How Blockchain is working to make supply chains more dynamic and responsive
While under normal conditions decision-makers do have time to find most appropriate substitutions to satisfy their internal supply chain needs, the disruptive COIVD-19 virus is creating an unprecedented sense of urgency. Among possible cures for the supply chain broken links, blockchain technologies could offer some novel and unorthodox approaches. Here are a few advantages that can not only make supply chains not only more transparent, but also more responsive to changing dynamic needs of a company:
- Rapid Response Incentive Mechanism
- Local content inclusion network
- Dynamic content inclusion based on real-time need changes
- Virtual supplier verification in an age not only of the "trust tax" but also where travel and interaction may be limited
The coronavirus is the current and ugly "push" of the necessary change of culture in supply chain systems. At the same time, trade tariffs are the "pull" and they are forcing manufacturers to rethink how they approach the global supply chains. Antiquated cheap labor, lax environmental and workers’ rights jurisdictional arbitrage supply chain models were already being tested by the introduction of trade tariffs. With the onset of the coronavirus, the opportunistic global supply chain model is facing a real wakeup call.

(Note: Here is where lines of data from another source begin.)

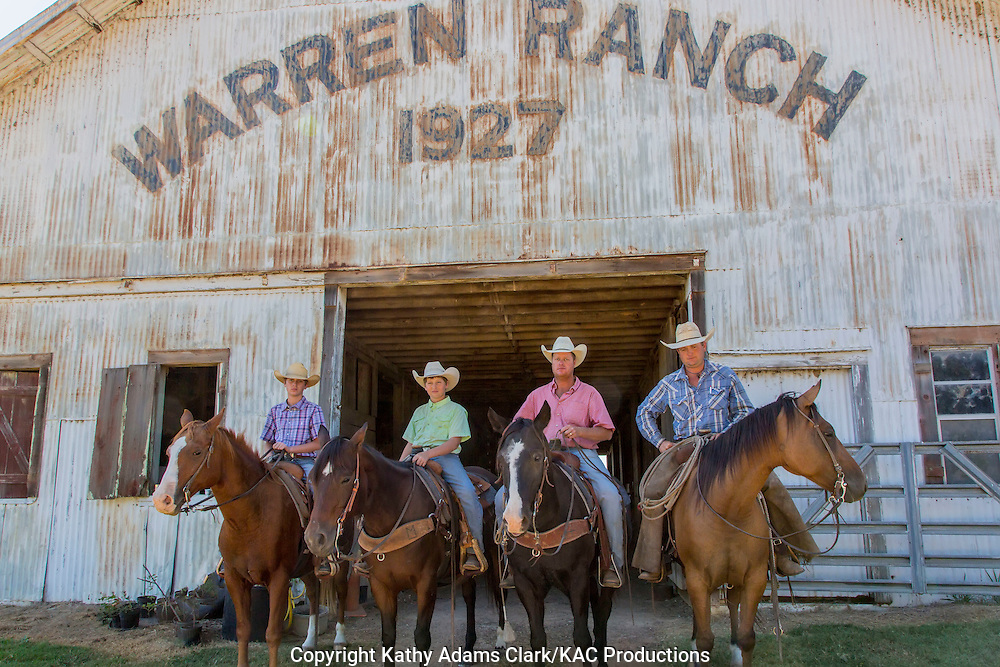 Horses and riders in front of barn at Warren Ranch at Katy Prairie Conservancy; Katy; Texas. Ciowboys left to right are Brady McDonald; Colby McDonald; Stephen McDonald and Clint Mazurkiewicz.
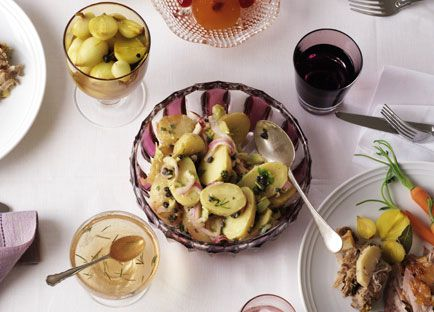 Warm potato salad with celery, red onion and capers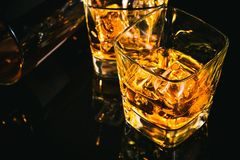 Top of view of glass of whiskey near bottle on black table with reflection Royalty Free Stock Photo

Blockchain technology adoption helps facilitate modern responsive supply chain restructuring for greater transparency, improved sustainability and local inclusion that are more ethically responsible. It is a technology that is providing immediate patching but can also benefit long term.
Time to adapt Blockchain Technology to meet the needs of a Modern OEM Supply Chain
A rapid response procurement platform – an external supply chain marketplace, which could help find new buyers and suppliers in a number of industries affecting supply chains, could allow getting new “replacement” orders to continue production, for instance. Blockchain creates a permanent record of an order that cannot be altered, thus adding transparency to the supply chain. In addition, by offering unique and novel incentive mechanisms to compensate local suppliers neglected for their past contributions we can create a more responsive and engaging local supply chain.
Local content inclusion in various markets can provide deeper visibility within an extensive supply chain system on blockchain. Dynamic content inclusion that blockchain offers allows to adjust various elements of a part order, for example, in real time, thus creating unsurpassed level of mobility and flexibility even for a giant company.
The coronavirus and the associated lockdowns are limiting travel and interaction between people. With these restrictions, remote supplier verification becomes priceless. With full certification compliance via blockchain, the security and immutability of the distributed layer technology becomes dominant.
Large companies are only beginning to tap into blockchain, but catastrophic losses in a number of industries affected by the coronavirus may require a much quicker approach that could save and modify the external supply chain in the process.